Comentando o Evangelho sobre o cego Bartimeu, que grita por Jesus para ser curado mas é repreendido pelos discípulos para que se calasse, o Papa citou três grupos de cristãos.

“Aquele grupo de pessoas que, também hoje, não ouve o grito de muitos que precisam de Jesus. Um grupo de indiferentes: não ouvem e creem que a vida seja aquele seu grupinho ali. Estão felizes, mas surdos ao clamor de muita gente que precisa de salvação, que precisa da ajuda de Jesus, que precisa da Igreja. Essas pessoas são egoístas, vivem para si mesmas. São incapazes de ouvir a voz de Jesus.”

Negociantes

Depois, disse ainda o pontífice, “existem aqueles que ouvem esse grito de ajuda, mas querem que fique calado”. Como quando os discípulos distanciaram as crianças “para que não incomodassem o Mestre”. “O Mestre era deles, para eles e não para todos. Essas pessoas afastam de Jesus aqueles que gritam, que precisam de fé, que precisam de salvação”, disse ainda Francisco. “Dentre elas existem aqueles que fazem negócio, que estão perto de Jesus, estão no templo, parecem religiosos, mas Jesus os expulsa, porque negociavam ali, na casa de Deus.”

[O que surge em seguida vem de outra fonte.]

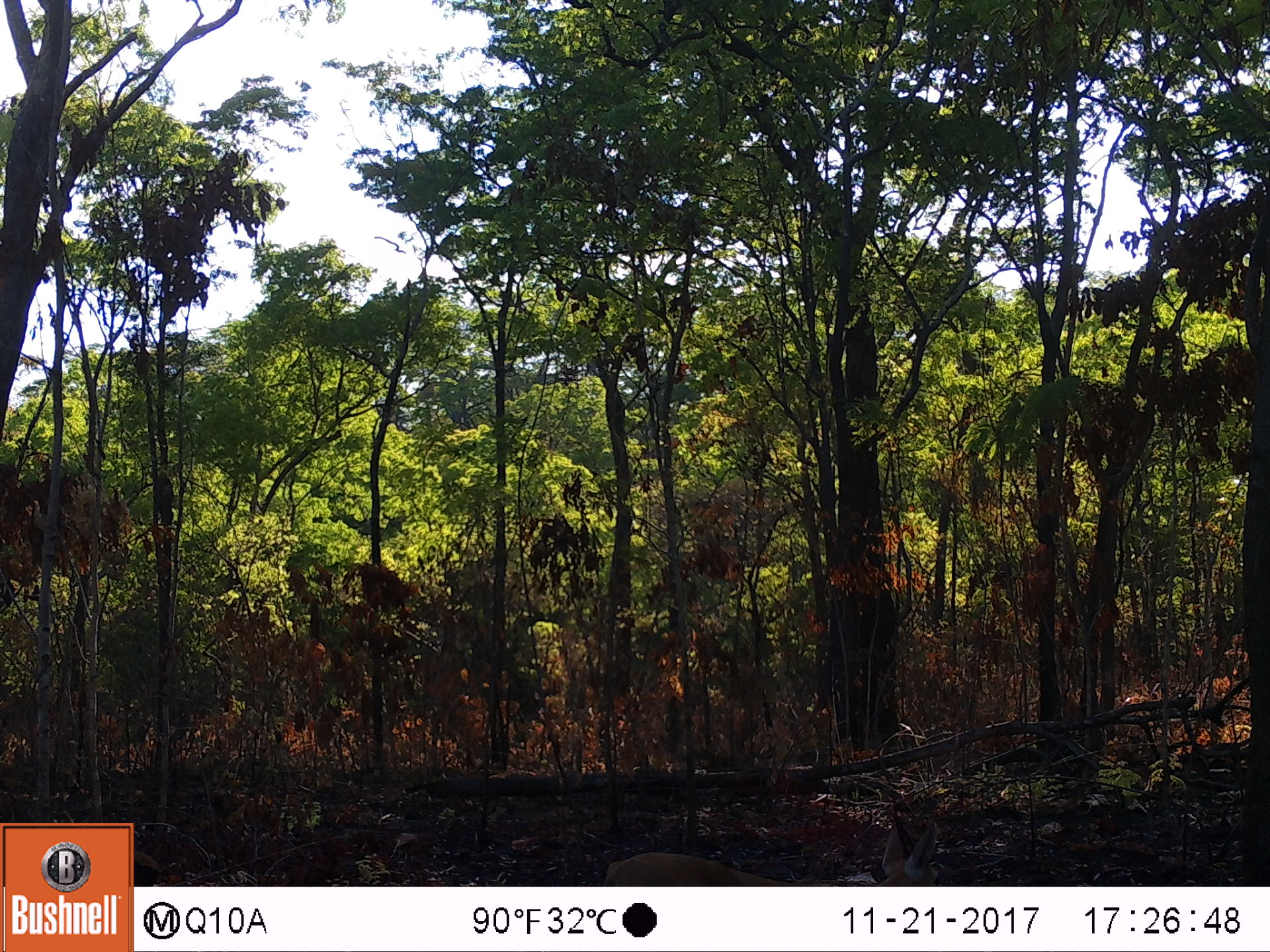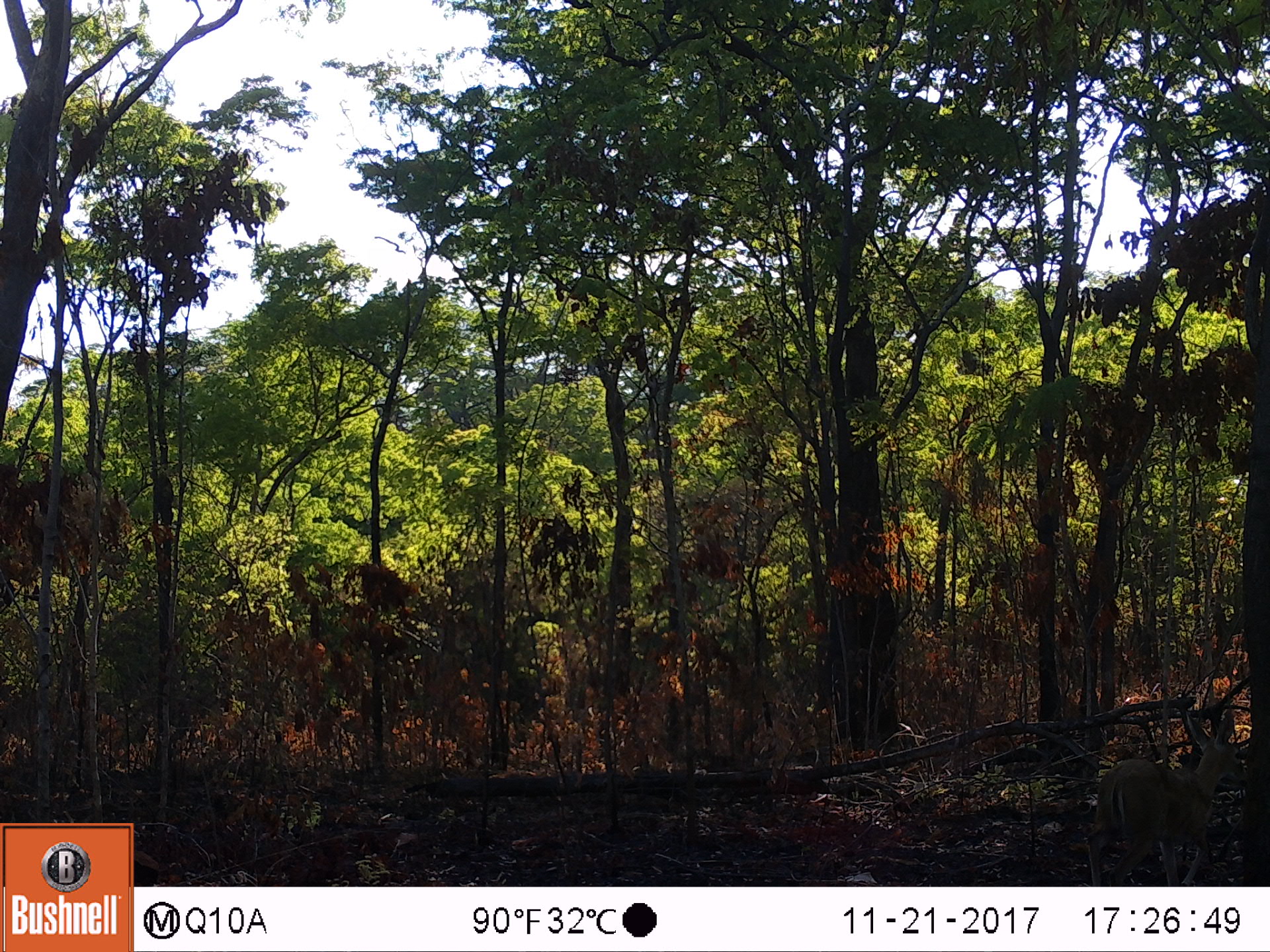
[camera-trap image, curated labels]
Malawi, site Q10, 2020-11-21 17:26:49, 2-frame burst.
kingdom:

“São aqueles que não querem ouvir o grito de ajuda, mas preferem fazer seus negócios e usam o povo de Deus, usam a Igreja para fazer seus comércios. Esses especuladores distanciam as pessoas de Jesus”. Nesse grupo existem os cristãos “que não dão testemunho”:

Intransigência

“São cristãos de nome, cristãos de salão, cristãos de recepção, mas a sua vida interior não é cristã, é mundana. Uma pessoa que se diz cristã e vive como um mundano, afasta aqueles que pedem ajuda a Jesus. Depois, há os rigorosos, aqueles que Jesus repreende, que colocam fardos nas costas das pessoas.”

O terceiro grupo de cristãos é “aquele que ajuda a se aproximar de Jesus”:

“Existe o grupo de cristãos coerente com aquilo que crê e o que vive, e ajuda a se aproximar de Jesus as pessoas que gritam pedindo salvação, a graça e a saúde espiritual para a sua alma.”

“Nos fará bem fazer um exame de consciência”, concluiu Francisco, para entender se somos cristãos que distanciam as pessoas de Jesus ou as aproximam Dele, pois ouvimos o grito de muitos que pedem ajuda para a própria salvação.

 

Papa: somos cristãos que distanciam o povo de Jesus ou o aproxima Dele?